Redefining the Thripida (Insecta: Paraneoptera)

The Thysanoptera (Paraneoptera) constitute a very diverse order of minute insects, characterized mainly by a ‘punch-and-suck’ mode of feeding due to a specialized asymmetrical gnathal apparatus with two maxillary stylets plus only one functional mandible. We have studied their fossil relatives from the Thripida family sensu Vishniakova (1981) and Zherikhin (2002), as revised by Nel et al. (2012a), in order to identify new morphological characters and help to polarize some of the characters present in the Thysanoptera. Here we present perfectly preserved specimens from the Middle Jurassic Daohugou beds of China, approximately 165 million years old, belonging to three new species and one new genus of Lophioneurida (Thripida): Lophiosina lini gen. et sp. nov., Undacypha bournieri sp. nov. and Undacypha kreiteri sp. nov. Precise analysis of the fossil heads revealed two ancestral mandibular sclerites that can still be found modified in the Recent thrips mouthcone, although in different ways in the two suborders of Thysanoptera, Terebrantia and Tubulifera.
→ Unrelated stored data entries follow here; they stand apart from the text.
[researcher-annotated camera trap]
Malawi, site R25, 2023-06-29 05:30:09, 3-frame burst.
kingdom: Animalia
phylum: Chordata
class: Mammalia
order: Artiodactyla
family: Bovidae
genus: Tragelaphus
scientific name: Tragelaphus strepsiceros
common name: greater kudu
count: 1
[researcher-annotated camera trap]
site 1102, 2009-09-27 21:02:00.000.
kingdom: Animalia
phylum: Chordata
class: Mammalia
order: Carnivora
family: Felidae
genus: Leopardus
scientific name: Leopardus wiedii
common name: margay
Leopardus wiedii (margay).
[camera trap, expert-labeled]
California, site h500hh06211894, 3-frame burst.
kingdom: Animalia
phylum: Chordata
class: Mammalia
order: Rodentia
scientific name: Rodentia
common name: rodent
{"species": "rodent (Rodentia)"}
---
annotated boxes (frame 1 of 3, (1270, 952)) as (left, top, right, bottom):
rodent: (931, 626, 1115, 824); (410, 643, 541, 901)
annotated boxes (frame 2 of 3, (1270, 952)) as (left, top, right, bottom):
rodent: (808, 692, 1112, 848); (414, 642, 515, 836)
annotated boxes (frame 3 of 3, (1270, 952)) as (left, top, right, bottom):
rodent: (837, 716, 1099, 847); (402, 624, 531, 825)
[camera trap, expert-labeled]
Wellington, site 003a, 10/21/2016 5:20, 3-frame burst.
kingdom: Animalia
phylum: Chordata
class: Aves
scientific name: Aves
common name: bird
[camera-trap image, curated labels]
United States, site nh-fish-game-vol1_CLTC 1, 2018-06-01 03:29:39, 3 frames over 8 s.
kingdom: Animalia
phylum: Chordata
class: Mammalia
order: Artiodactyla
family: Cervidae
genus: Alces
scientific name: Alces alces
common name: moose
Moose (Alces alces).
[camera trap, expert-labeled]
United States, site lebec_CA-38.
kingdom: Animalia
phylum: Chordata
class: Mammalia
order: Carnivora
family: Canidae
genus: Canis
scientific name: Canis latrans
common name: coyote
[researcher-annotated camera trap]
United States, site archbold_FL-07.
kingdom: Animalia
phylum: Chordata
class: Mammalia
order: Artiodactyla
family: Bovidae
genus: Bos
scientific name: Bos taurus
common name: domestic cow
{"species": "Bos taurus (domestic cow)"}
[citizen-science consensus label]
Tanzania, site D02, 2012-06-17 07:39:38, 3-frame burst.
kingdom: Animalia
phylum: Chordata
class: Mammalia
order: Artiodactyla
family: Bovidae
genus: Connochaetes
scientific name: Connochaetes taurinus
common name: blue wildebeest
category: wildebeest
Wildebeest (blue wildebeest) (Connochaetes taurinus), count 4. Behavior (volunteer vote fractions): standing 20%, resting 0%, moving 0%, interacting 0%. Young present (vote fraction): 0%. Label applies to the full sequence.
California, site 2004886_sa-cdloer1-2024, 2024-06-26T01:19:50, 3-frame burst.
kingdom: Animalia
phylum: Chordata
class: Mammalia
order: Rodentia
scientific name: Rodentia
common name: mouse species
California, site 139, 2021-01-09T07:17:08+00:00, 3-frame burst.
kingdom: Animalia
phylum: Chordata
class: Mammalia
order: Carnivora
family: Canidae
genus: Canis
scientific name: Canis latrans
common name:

Their absence from the left side of the mouthcone of Terebrantia is a morphological apomorphy for this suborder. Studying fossils also allows us to inform the evolution of Thysanoptera in the deep past. Here we show that some of the characters usually thought to be apomorphies for Thysanoptera are instead apomorphies for all Thripida; this is the case for the typical gnathal apparatus but also for the eversible arolium and the fringe hairs. This leads us to redefine the Thysanoptera within the Thripida.